* Action item: Any picture in the data below should be skipped, while every line is repeated exactly.

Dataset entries
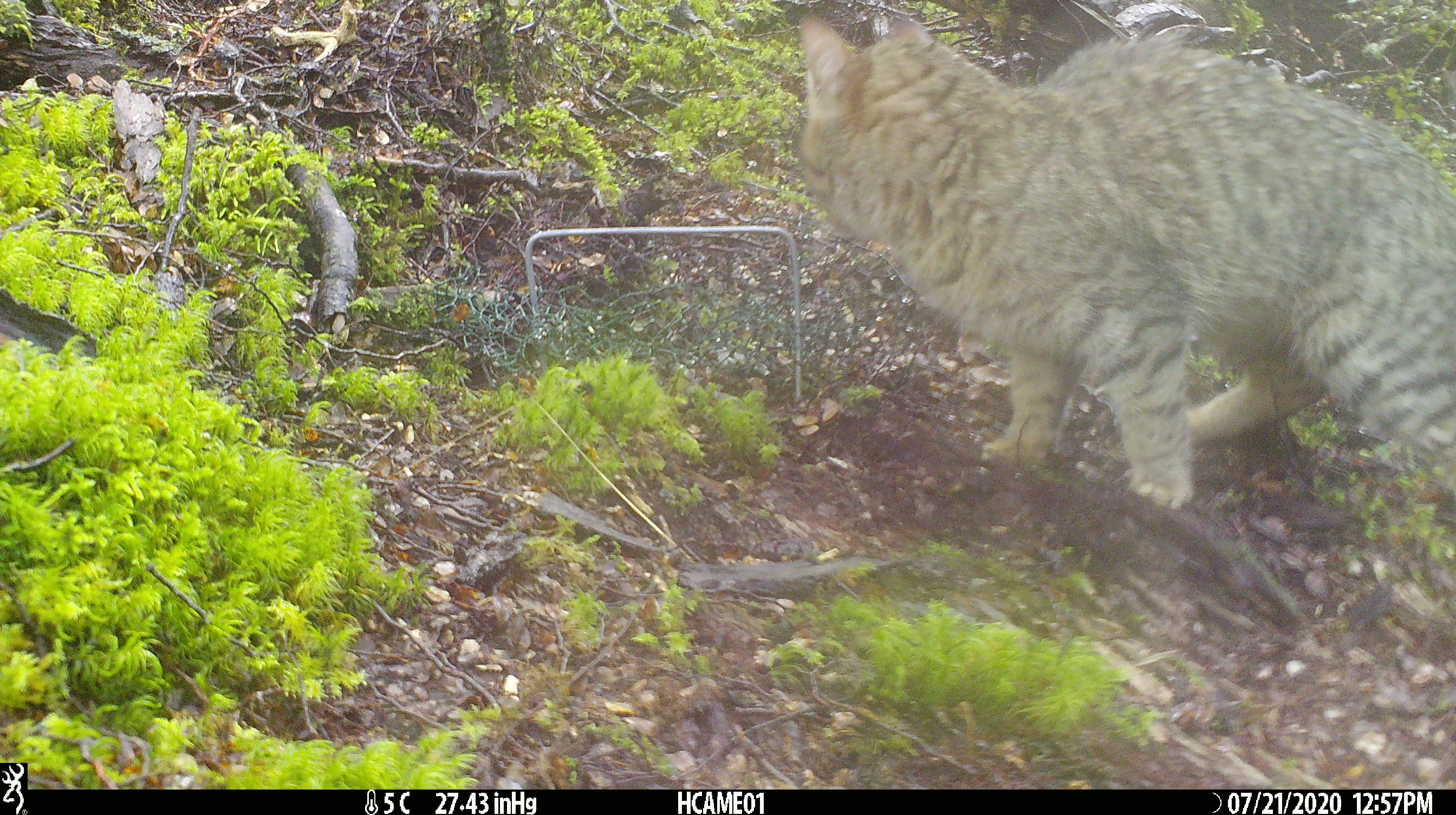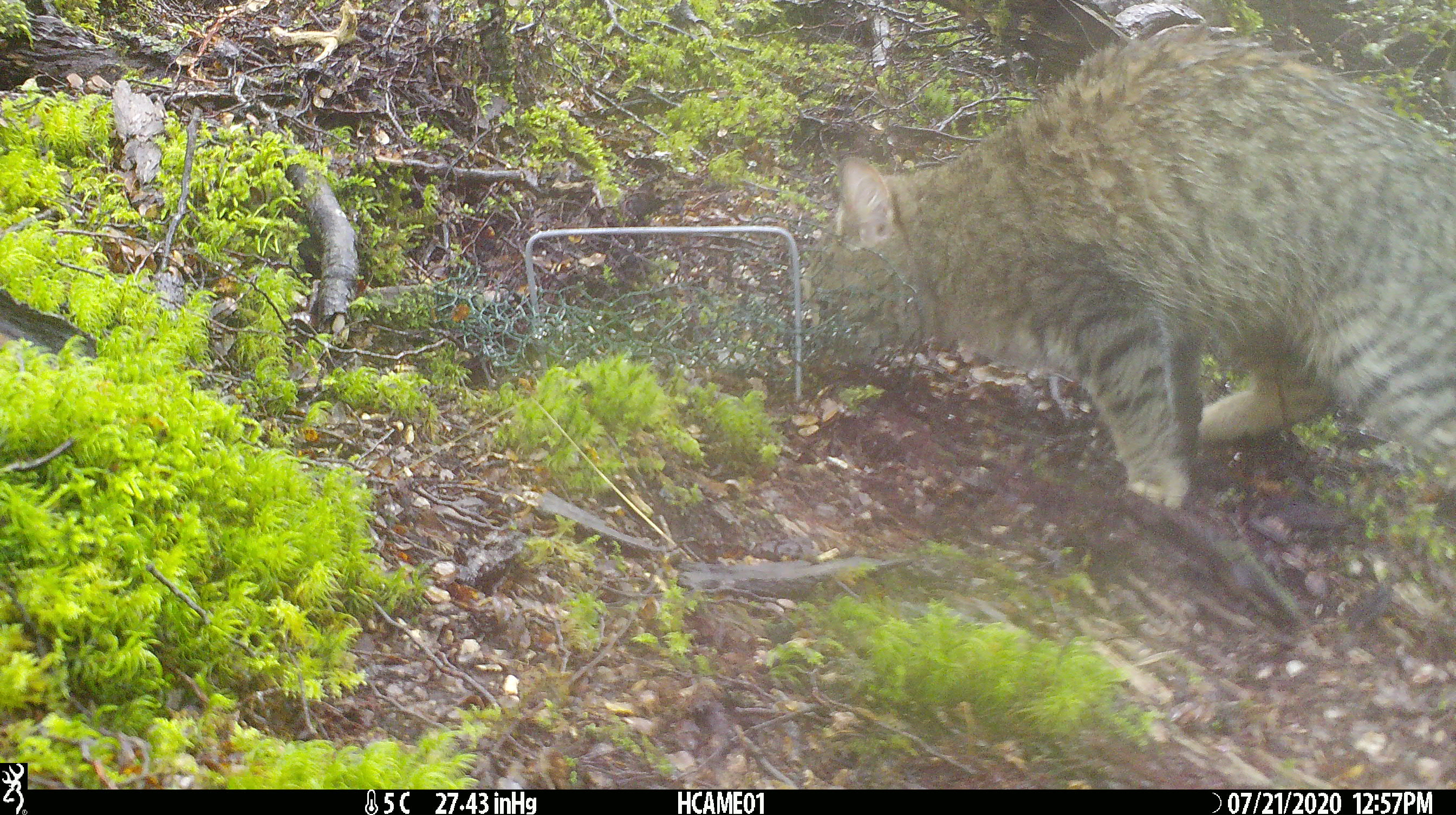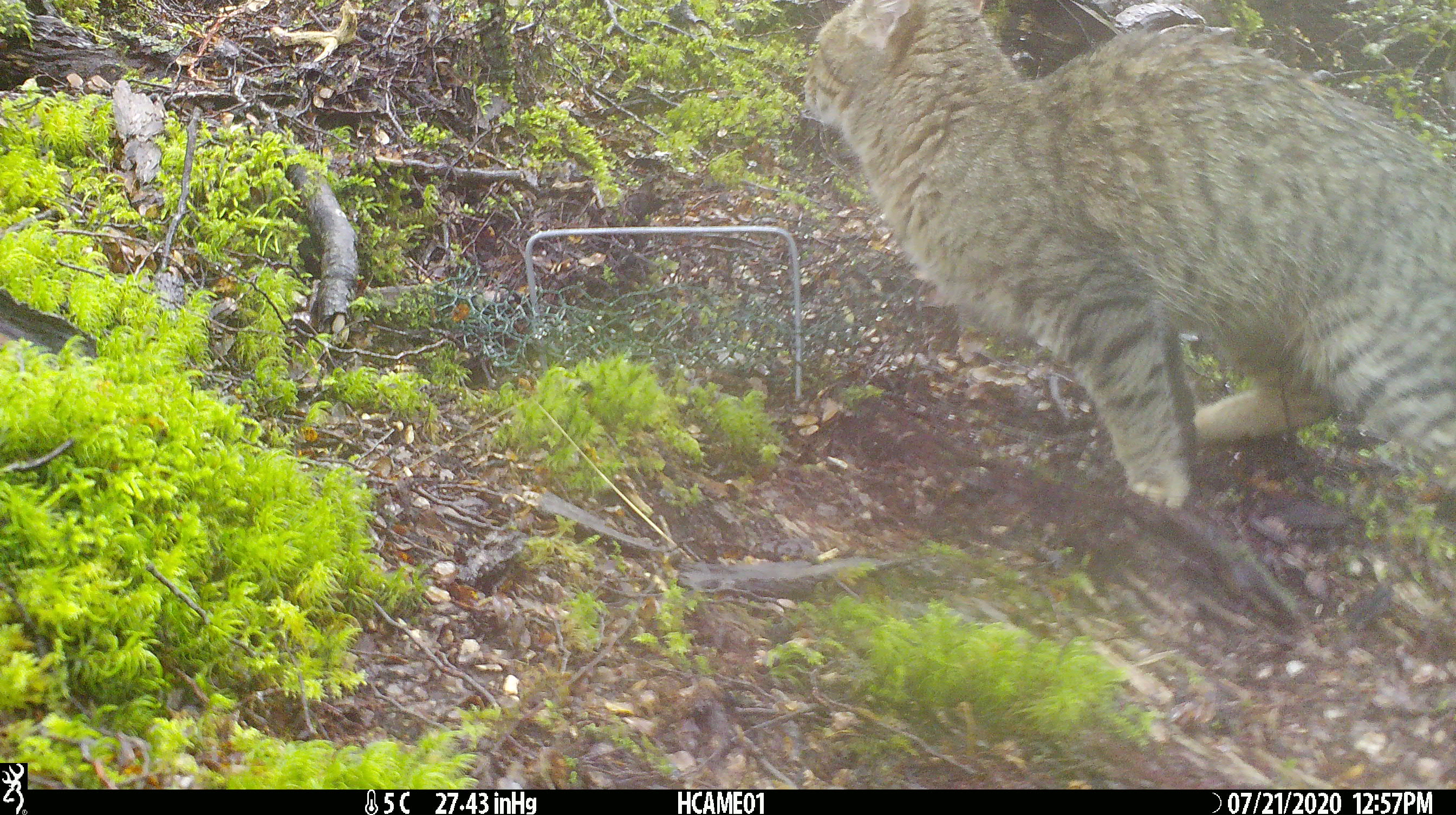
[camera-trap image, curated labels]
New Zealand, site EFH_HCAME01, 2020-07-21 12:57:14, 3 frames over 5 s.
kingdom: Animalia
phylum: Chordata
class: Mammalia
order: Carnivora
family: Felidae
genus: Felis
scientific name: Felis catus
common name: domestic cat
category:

* Solution to this exercise:
[camera-trap image, curated labels]
New Zealand, site EFH_HCAME01, 2020-07-21 12:57:14, 3 frames over 5 s.
kingdom: Animalia
phylum: Chordata
class: Mammalia
order: Carnivora
family: Felidae
genus: Felis
scientific name: Felis catus
common name: domestic cat
category:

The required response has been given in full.